The page handler is bound to the main content element of the page, typically a div with the class pkp_structure_main_contentPanel. The handler represents the content of the page that changes as users navigate the site (as opposed to the header and sidebars which typically stay static as you navigate the site).
This handler currently listens to only one event:
- redirectRequested: Redirects the user to the URL specified as the first parameter.
This provides a multi-file uploader that can be used inside forms. It wraps the jQuery plupload plug-in. For more documentation about events and methods to extend or use that class please read the documentation there.
You can find an example of the uploader in the file upload wizard used in most of our file grids (e.g. during the submission process).

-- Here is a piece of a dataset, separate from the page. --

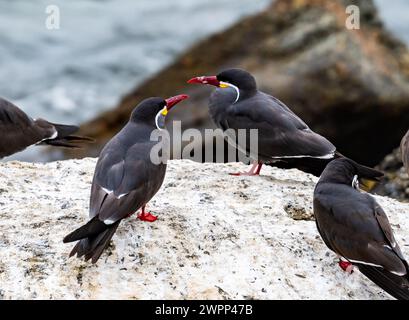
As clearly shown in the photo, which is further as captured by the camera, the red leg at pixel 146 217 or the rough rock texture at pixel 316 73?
the rough rock texture at pixel 316 73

The grid handler manages the client-side of our default grid implementation (see GridHandler.inc.php for the server side implementation). The grid handler's most prominent function is to refresh the grid upon request from the client-side (e.g. after an element of the grid has been added, edited or deleted on the server side) via AJAX without having to reload the whole page.
The grid subscribes to an "elementsChanged" event which is usually generated on the server side via the JSON::setEvent() method upon addition, editing or deletion of rows and then triggered on the client side. If the grid catches such an event it will update a single grid row or the whole grid depending on the event data. Please see the method documentation of the GridHandler::elementsChanged() method for more information and search for this method in server side code to see examples how it is being used. Events sent via JSON::setEvent() will be triggered automatically when received on the client side (see Handler::handleJson() in Handler.js).
Link actions are active buttons that trigger some dynamic action on the client side (e.g. follow a dynamically changing link, open up a form or wizard modal, open up a confirmation dialog, etc.). Link actions are most often used in grids as grid actions, row actions or cell actions. You'll find many examples of such actions and how they are configured on the server side in our different grid implementations. Watch out for "new LinkAction(...)" code snippets there.
Link actions themselves are not specialized. They need to be configured with a "link action request" that tells the link action what to do when it is being clicked or otherwise activated. Link actions are usually configured on the server side rather than on the client side. Please look for PHP classes extending the LinkActionRequest PHP class for all link action types currently available. If you search for "new SomeLinkActionRequest(...)" in the code you'll find examples of their use.
While the day-to-day use of link actions is very simple, it's back-end implementation is relatively abstract and complex. This was necessary so that we can accommodate a broad reach of different grid action types without having to create specialized grid implementations depending on different grid actions which would cause us a lot of extra effort in our day-to-day development work. We therefore chose to err on the complexity of the back-end code rather than increasing the amount of work to use link actions.
The downside of this flexibility is that you have to understand quite a bit of abstract code to introduce new link actions if you cannot use one of the existing action types. The easiest way to do so is to configure some PHP debugger on the server side and use FireBug on the client side to step through the code.